Collected data

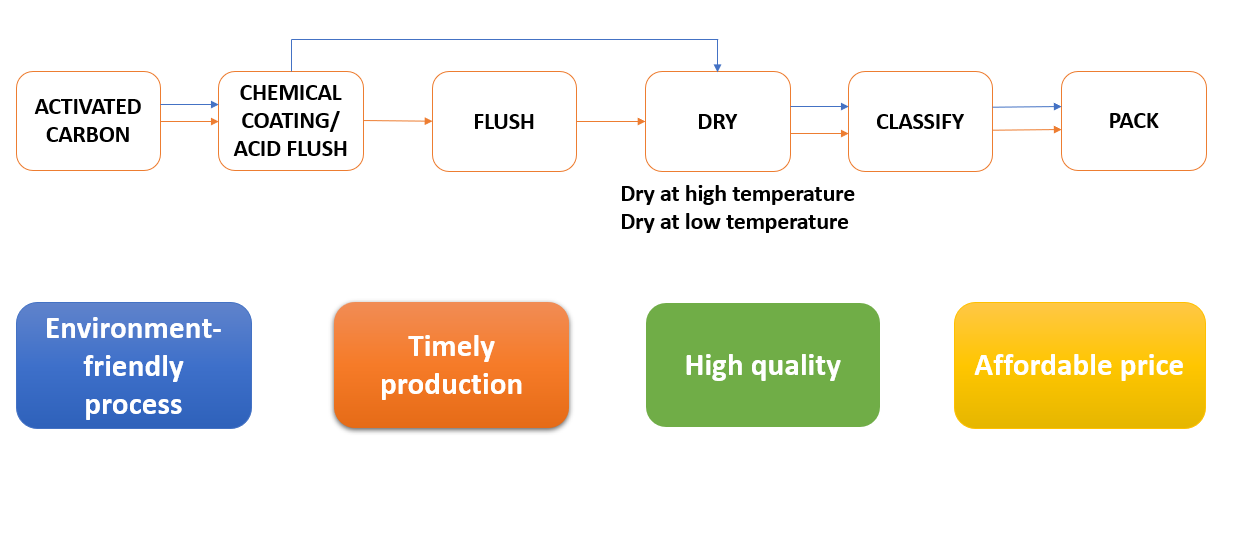 ACTIVATED CARBON

CHEMICAL COATING/ ACID FLUSH

FLUSH

DRY

CLASSIFY

PACK

Dry at high temperature
Dry at low temperature

Environment-friendly process

Timely production

High quality

Affordable price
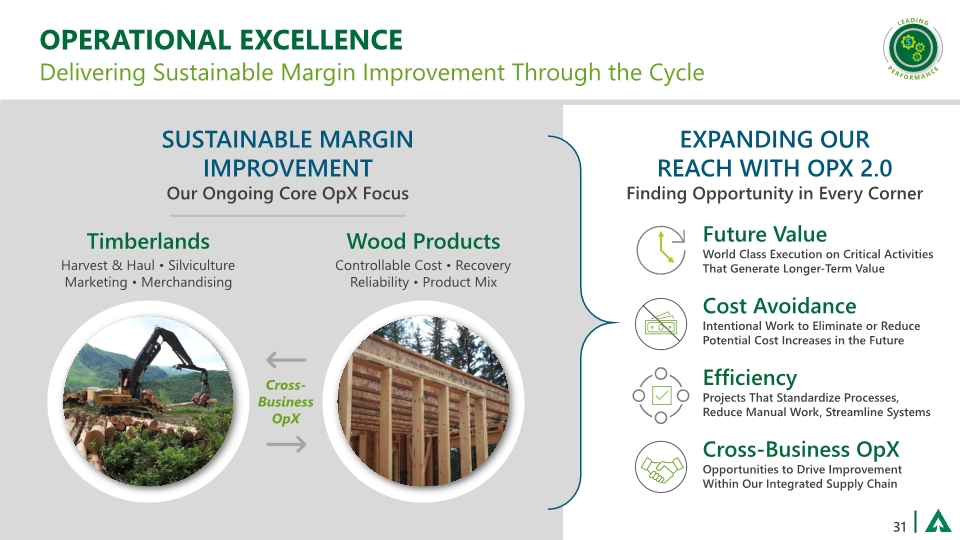 OPERATIONAL EXCELLENCE
Delivering Sustainable Margin Improvement Through the Cycle

LEADING PERFORMANCE

SUSTAINABLE MARGIN IMPROVEMENT
Our Ongoing Core OpX Focus

Timberlands
Harvest & Haul • Silviculture Marketing • Merchandising

Wood Products
Controllable Cost • Recovery Reliability • Product Mix

Cross-Business OpX

EXPANDING OUR REACH WITH OPX 2.0
Finding Opportunity in Every Corner

Future Value
World Class Execution on Critical Activities That Generate Longer-Term Value

Cost Avoidance
Intentional Work to Eliminate or Reduce Potential Cost Increases in the Future

Efficiency
Projects That Standardize Processes, Reduce Manual Work, Streamline Systems

Cross-Business OpX
Opportunities to Drive Improvement Within Our Integrated Supply Chain

31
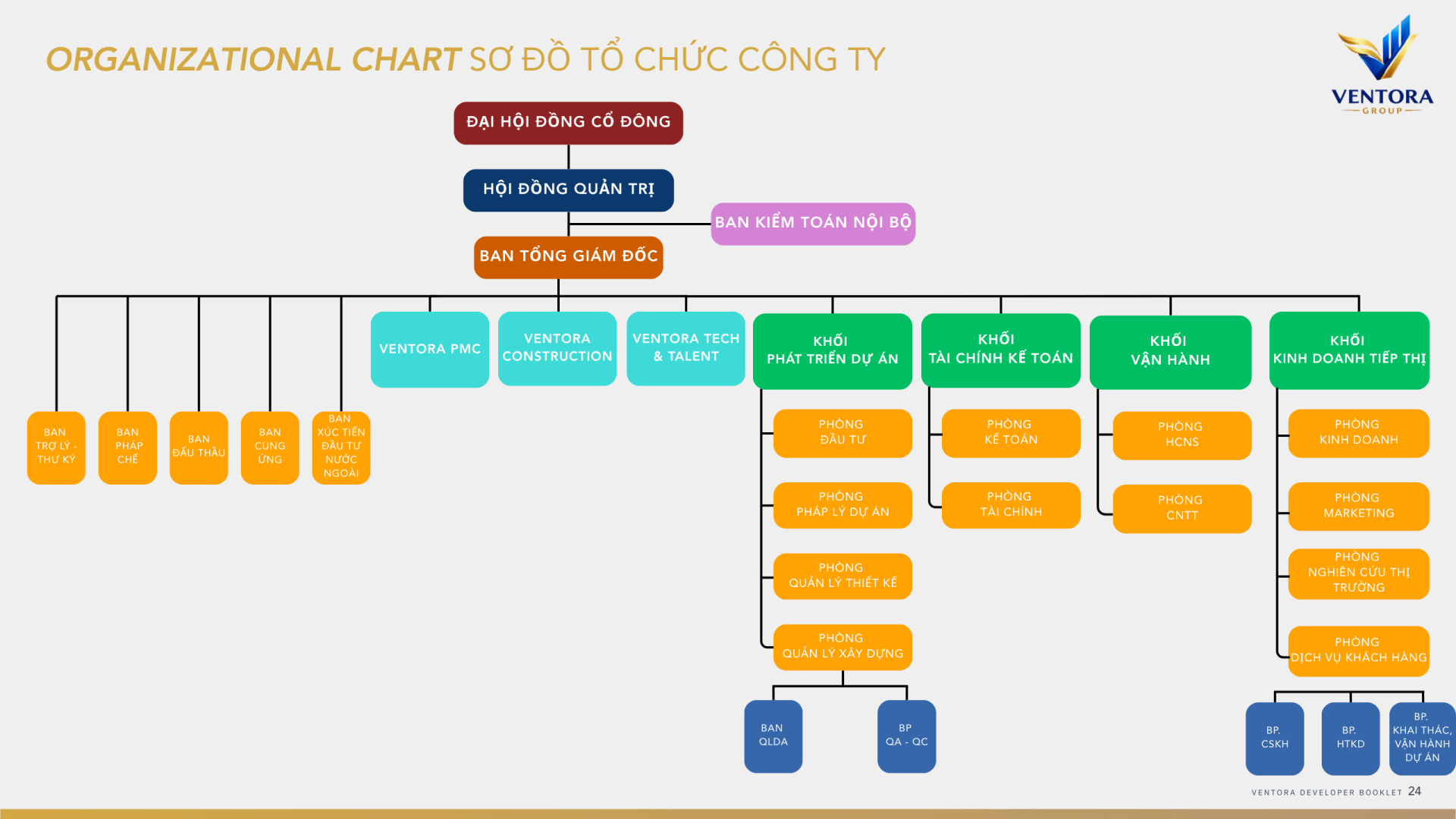 ORGANIZATIONAL CHART SƠ ĐỒ TỔ CHỨC CÔNG TY

VENTORA GROUP

ĐẠI HỘI ĐỒNG CỔ ĐÔNG

HỘI ĐỒNG QUẢN TRỊ

BAN KIỂM TOÁN NỘI BỘ

BAN TỔNG GIÁM ĐỐC

BAN TRỢ LÝ - THƯ KÝ

BAN PHÁP CHẾ

BAN ĐẤU THẦU

BAN CUNG ỨNG

BAN XÚC TIẾN ĐẦU TƯ NƯỚC NGOÀI

VENTORA PMC

VENTORA CONSTRUCTION

VENTORA TECH & TALENT

KHỐI PHÁT TRIỂN DỰ ÁN

PHÒNG ĐẦU TƯ

PHÒNG PHÁP LÝ DỰ ÁN

PHÒNG QUẢN LÝ THIẾT KẾ

PHÒNG QUẢN LÝ XÂY DỰNG

BAN QLDA

BP QA - QC

KHỐI TÀI CHÍNH KẾ TOÁN

PHÒNG KẾ TOÁN

PHÒNG TÀI CHÍNH

KHỐI VẬN HÀNH

PHÒNG HCNS

PHÒNG CNTT

KHỐI KINH DOANH TIẾP THỊ

PHÒNG KINH DOANH

PHÒNG MARKETING

PHÒNG NGHIÊN CỨU THỊ TRƯỜNG

PHÒNG DỊCH VỤ KHÁCH HÀNG

BP. CSKH

BP. HTKD

BP. KHAI THÁC, VẬN HÀNH DỰ ÁN

VENTORA DEVELOPER BOOKLET 24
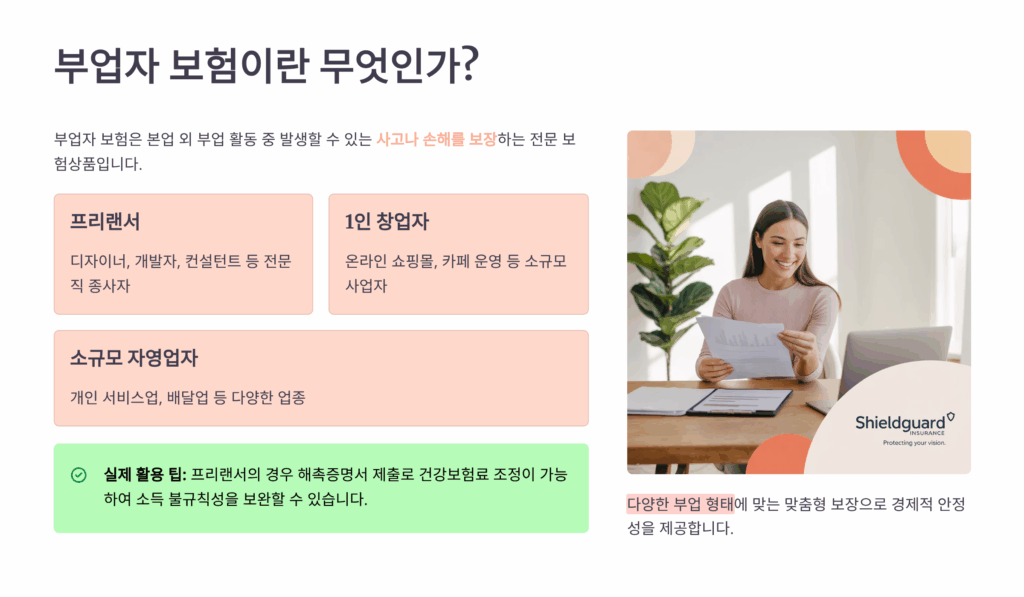 부업자 보험이란 무엇인가?

부업자 보험은 본업 외 부업 활동 중 발생할 수 있는 사고나 손해를 보장하는 전문 보험상품입니다.

프리랜서

디자이너, 개발자, 컨설턴트 등 전문직 종사자

1인 창업자

온라인 쇼핑몰, 카페 운영 등 소규모 사업자

소규모 자영업자

개인 서비스업, 배달업 등 다양한 업종

실제 활용 팁: 프리랜서의 경우 해촉증명서 제출로 건강보험료 조정이 가능하여 소득 불규칙성을 보완할 수 있습니다.

Shieldguard
INSURANCE
Protecting your vision.

다양한 부업 형태에 맞는 맞춤형 보장으로 경제적 안정성을 제공합니다.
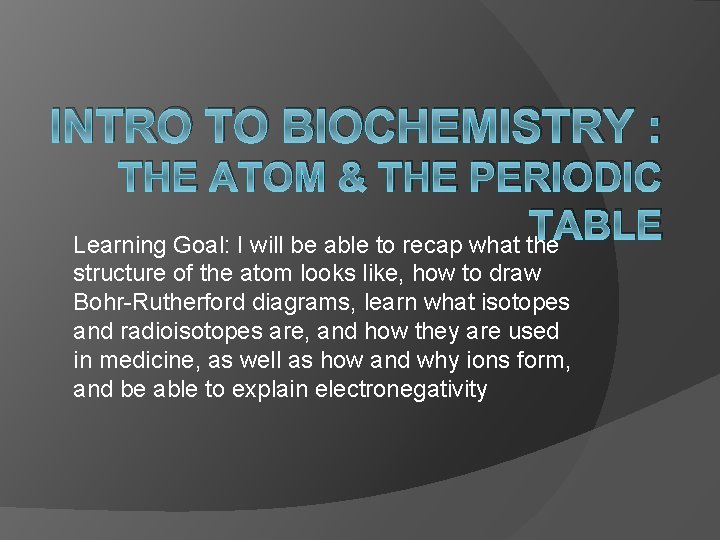 INTRO TO BIOCHEMISTRY : THE ATOM & THE PERIODIC TABLE

Learning Goal: I will be able to recap what the structure of the atom looks like, how to draw Bohr-Rutherford diagrams, learn what isotopes and radioisotopes are, and how they are used in medicine, as well as how and why ions form, and be able to explain electronegativity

THE TASK
Please retype the records above exactly, leaving every image out.

PROBLEM SOLUTION
 ACTIVATED CARBON

CHEMICAL COATING/ ACID FLUSH

FLUSH

DRY

CLASSIFY

PACK

Dry at high temperature
Dry at low temperature

Environment-friendly process

Timely production

High quality

Affordable price
 OPERATIONAL EXCELLENCE
Delivering Sustainable Margin Improvement Through the Cycle

LEADING PERFORMANCE

SUSTAINABLE MARGIN IMPROVEMENT
Our Ongoing Core OpX Focus

Timberlands
Harvest & Haul • Silviculture Marketing • Merchandising

Wood Products
Controllable Cost • Recovery Reliability • Product Mix

Cross-Business OpX

EXPANDING OUR REACH WITH OPX 2.0
Finding Opportunity in Every Corner

Future Value
World Class Execution on Critical Activities That Generate Longer-Term Value

Cost Avoidance
Intentional Work to Eliminate or Reduce Potential Cost Increases in the Future

Efficiency
Projects That Standardize Processes, Reduce Manual Work, Streamline Systems

Cross-Business OpX
Opportunities to Drive Improvement Within Our Integrated Supply Chain

31
 ORGANIZATIONAL CHART SƠ ĐỒ TỔ CHỨC CÔNG TY

VENTORA GROUP

ĐẠI HỘI ĐỒNG CỔ ĐÔNG

HỘI ĐỒNG QUẢN TRỊ

BAN KIỂM TOÁN NỘI BỘ

BAN TỔNG GIÁM ĐỐC

BAN TRỢ LÝ - THƯ KÝ

BAN PHÁP CHẾ

BAN ĐẤU THẦU

BAN CUNG ỨNG

BAN XÚC TIẾN ĐẦU TƯ NƯỚC NGOÀI

VENTORA PMC

VENTORA CONSTRUCTION

VENTORA TECH & TALENT

KHỐI PHÁT TRIỂN DỰ ÁN

PHÒNG ĐẦU TƯ

PHÒNG PHÁP LÝ DỰ ÁN

PHÒNG QUẢN LÝ THIẾT KẾ

PHÒNG QUẢN LÝ XÂY DỰNG

BAN QLDA

BP QA - QC

KHỐI TÀI CHÍNH KẾ TOÁN

PHÒNG KẾ TOÁN

PHÒNG TÀI CHÍNH

KHỐI VẬN HÀNH

PHÒNG HCNS

PHÒNG CNTT

KHỐI KINH DOANH TIẾP THỊ

PHÒNG KINH DOANH

PHÒNG MARKETING

PHÒNG NGHIÊN CỨU THỊ TRƯỜNG

PHÒNG DỊCH VỤ KHÁCH HÀNG

BP. CSKH

BP. HTKD

BP. KHAI THÁC, VẬN HÀNH DỰ ÁN

VENTORA DEVELOPER BOOKLET 24
 부업자 보험이란 무엇인가?

부업자 보험은 본업 외 부업 활동 중 발생할 수 있는 사고나 손해를 보장하는 전문 보험상품입니다.

프리랜서

디자이너, 개발자, 컨설턴트 등 전문직 종사자

1인 창업자

온라인 쇼핑몰, 카페 운영 등 소규모 사업자

소규모 자영업자

개인 서비스업, 배달업 등 다양한 업종

실제 활용 팁: 프리랜서의 경우 해촉증명서 제출로 건강보험료 조정이 가능하여 소득 불규칙성을 보완할 수 있습니다.

Shieldguard
INSURANCE
Protecting your vision.

다양한 부업 형태에 맞는 맞춤형 보장으로 경제적 안정성을 제공합니다.
 INTRO TO BIOCHEMISTRY : THE ATOM & THE PERIODIC TABLE

Learning Goal: I will be able to recap what the structure of the atom looks like, how to draw Bohr-Rutherford diagrams, learn what isotopes and radioisotopes are, and how they are used in medicine, as well as how and why ions form, and be able to explain electronegativity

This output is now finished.